02:33Oui, alors quand je parlais de maladresse, j'évoque exactement ce moment-là.
02:37Il y a des discussions, et ça c'est une réalité.
02:39Il y a des discussions depuis plusieurs mois, Emmanuel Macron avait nommé Jean-Marie Bocquelle
02:44comme envoyée personnelle pour discuter de la transformation des dispositifs militaires et sécuritaires
02:50et du partenariat de défense avec un certain nombre de pays,
02:53mais je pense que là on a focalisé notamment sur la réaction au Sénégal avec le Premier ministre,
02:59qui est tout à fait dans son rôle finalement, puisque le Premier ministre Sonko veut s'inscrire en rupture.
03:05En revanche, je pense que là, ce qu'on n'a pas évoqué depuis hier,
03:08c'est que c'est plutôt suite à l'allocution du président Ouattara en Côte d'Ivoire,
03:13parce qu'il y a quand même des discussions depuis plusieurs années sur l'évolution du dispositif,
03:18et notamment ces derniers mois.
03:19Il y a un commandement pour l'Afrique qui a été créé au ministère des Armées en France,
03:23et donc les discussions ne sont pas du tout homogènes,
03:25elles ne vont pas du tout à la même vitesse, que ce soit par rapport au Sénégal,
03:28ou par rapport à la Côte d'Ivoire, ou par rapport même au Gabon, ou à Djibouti.
03:31Emmanuel Macron l'a dit hier, Djibouti, ça sera encore différent.

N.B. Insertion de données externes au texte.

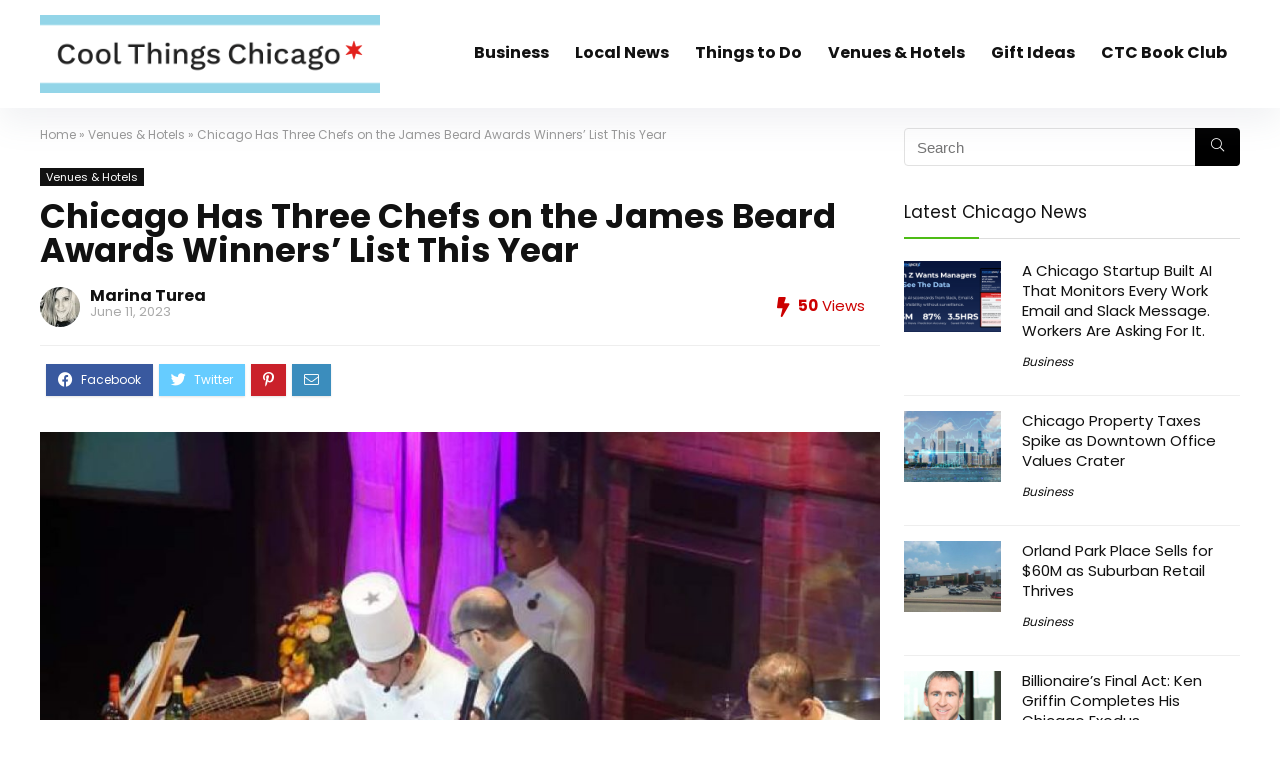

--- FILE ---
content_type: text/css
request_url: https://coolthingschicago.com/wp-content/themes/rehub-blankchild/style.css?ver=13.4
body_size: 514
content:
/*
	Theme Name: Rehub child theme
	Theme URI: https://wpsoul.com
	Description: A Hybrid magazine/shop/review/news Wordpress Theme
	Author: Sizam
	Author URI: https://wpsoul.com
	Version: 9.4
	Template: rehub-theme
*/

/* =Theme customization starts here
-------------------------------------------------------------- */


/* poppins-regular - latin */
@font-face {
  font-family: 'Poppins';
  font-style: normal;
  font-weight: 400;
  font-display: swap;
  src: url('https://coolthingschicago.com//fonts/poppins-v15-latin-regular.eot'); /* IE9 Compat Modes */
  src: local(''),
       url('https://coolthingschicago.com//fonts/poppins-v15-latin-regular.eot?#iefix') format('embedded-opentype'), /* IE6-IE8 */
       url('https://coolthingschicago.com//fonts/poppins-v15-latin-regular.woff2') format('woff2'), /* Super Modern Browsers */
       url('https://coolthingschicago.com//fonts/poppins-v15-latin-regular.woff') format('woff'), /* Modern Browsers */
       url('https://coolthingschicago.com//fonts/poppins-v15-latin-regular.ttf') format('truetype'), /* Safari, Android, iOS */
       url('https://coolthingschicago.com//fonts/poppins-v15-latin-regular.svg#Poppins') format('svg'); /* Legacy iOS */
}
/* poppins-700 - latin */
@font-face {
  font-family: 'Poppins';
  font-style: normal;
  font-weight: 700;
  font-display: swap;
  src: url('https://coolthingschicago.com//fonts/poppins-v15-latin-700.eot'); /* IE9 Compat Modes */
  src: local(''),
       url('https://coolthingschicago.com//fonts/poppins-v15-latin-700.eot?#iefix') format('embedded-opentype'), /* IE6-IE8 */
       url('https://coolthingschicago.com//fonts/poppins-v15-latin-700.woff2') format('woff2'), /* Super Modern Browsers */
       url('https://coolthingschicago.com//fonts/poppins-v15-latin-700.woff') format('woff'), /* Modern Browsers */
       url('https://coolthingschicago.com//fonts/poppins-v15-latin-700.ttf') format('truetype'), /* Safari, Android, iOS */
       url('https://coolthingschicago.com//fonts/poppins-v15-latin-700.svg#Poppins') format('svg'); /* Legacy iOS */
}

03:35Je pense que s'il y a une surprise du côté français, c'est peut-être d'abord du côté d'Alassane Ouattara,
03:41et donc on ne veut pas perdre la face en disant que tout ça a été co-géré,
03:44et ça a été très mal dit hier soir, en disant qu'on leur a laissé la primauté du discours,
03:49ce n'est probablement pas vrai, en tout cas sur le Sénégal.
03:51Les discussions sont différentes, et c'est du cas par cas.

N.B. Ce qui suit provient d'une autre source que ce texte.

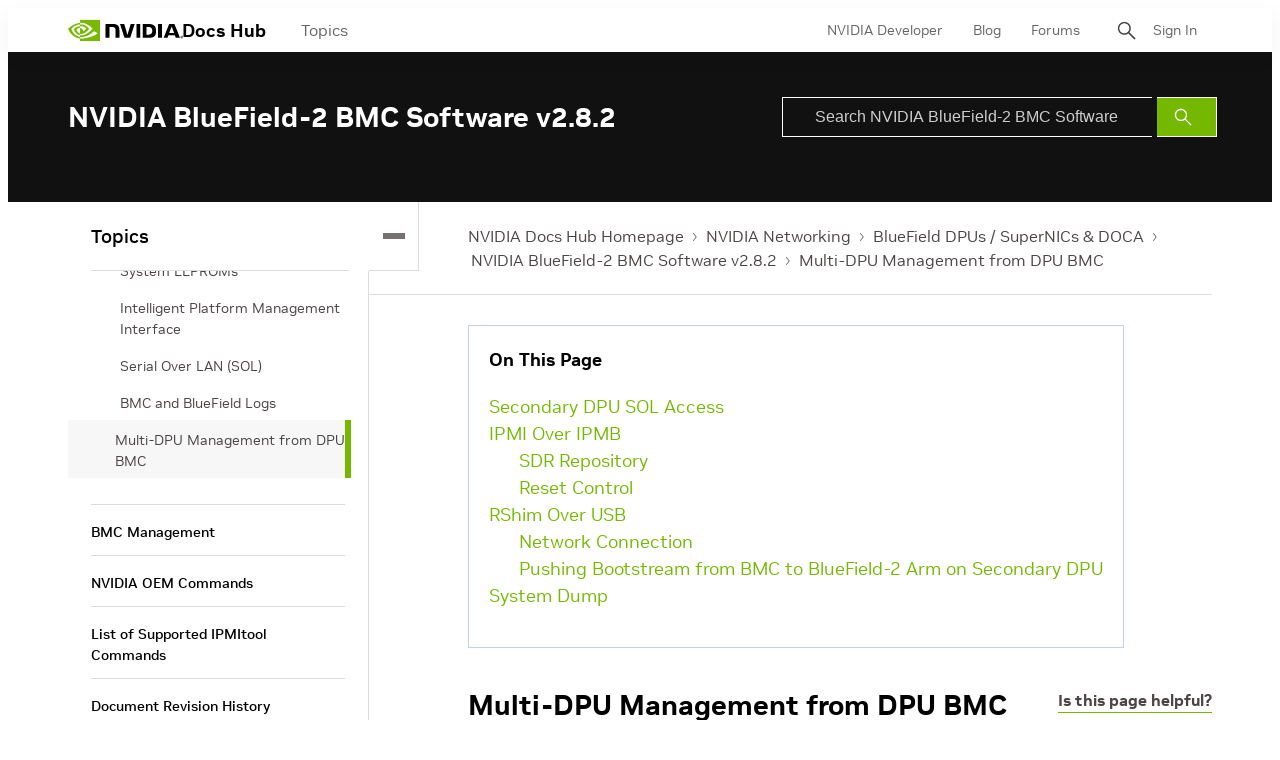

--- FILE ---
content_type: application/x-javascript;charset=utf-8
request_url: https://smetrics.nvidia.com/id?d_visid_ver=5.5.0&d_fieldgroup=A&mcorgid=F207D74D549850760A4C98C6%40AdobeOrg&mid=65947939939454216636154373788571417296&ts=1770057974959
body_size: -40
content:
{"mid":"65947939939454216636154373788571417296"}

03:53Et donc je pense qu'encore une fois, on se trompe de débat,
03:55et il faut décrisper la situation en pensant plus largement à quoi va ressembler la relation entre la France,
04:02mais plus largement l'Europe, le Nord et le Sud, demain sur un continent qui est en ébullition.
04:06Ces déclarations très rapidement, elles fragilisent justement le maintien d'une présence française en Côte d'Ivoire,
04:11ou dans ces autres pays d'Afrique de l'Ouest qui n'ont pas encore décidé ou souhaité officiellement le départ des troupes françaises ?
04:20La Côte d'Ivoire a annoncé par l'intermédiaire de l'allocution du président de la République à la Sanwatara le 31 décembre
04:25qu'il y allait avoir, que la base française allait être rétrocédée.
04:30Donc rétrocéder dans quelles conditions, ça c'est encore à déterminer, mais c'est déjà un coup d'arrêt.
04:36Mais moi je pense surtout que que les militaires français quittent le continent africain ne veut pas dire qu'il n'y aura pas de relation.
04:44La question c'est surtout comment on va la renouveler cette relation au-delà de ce prisme sécuritaire et militaire.
04:49Mais maintenant, encore une fois, je pense qu'il faut aller vers une forme de… il faut dépassionner le débat.
04:54Et je pense qu'encore une fois, hier, on n'a pas utilisé les bonnes formules parce qu'il y a des incompréhensions,
05:00il y a des crispations, il y a des frustrations des deux côtés.
05:02Et si on utilise… alors je n'ai pas la recette, mais il y a des leviers à travers lesquels l'histoire nous permet quand même
05:08de parler à nos interlocuteurs sur une base commune, de co-construire autre chose.
05:12Et pour l'instant, on n'y est pas, ni dans le Sahel central puisqu'on ne parle quasiment plus au Mali, au Niger, au Burkina.
05:18Mais le véritable danger, c'est de ne pas réussir à parler avec d'autres pays.
05:22Et c'est ce qu'on entend, encore une fois, je disais de la Guinée au Tchad.
05:25On entend, on a des interlocuteurs guinéens, tchadiens qui nous disent, ou d'autres pays, la Côte d'Ivoire.
05:30Mais est-ce que c'est un point de non-retour ? Est-ce que finalement la France ne s'intéresse plus du tout au continent ?
05:36C'est la question que nous on entend en tant que partenaire, en tant qu'ONG sur le terrain.
05:40C'est ce qu'on entend. Est-ce que la France s'intéresse encore à l'Afrique ?
05:43Merci beaucoup, Jérôme Pigné, d'avoir été avec nous en direct sur France 24.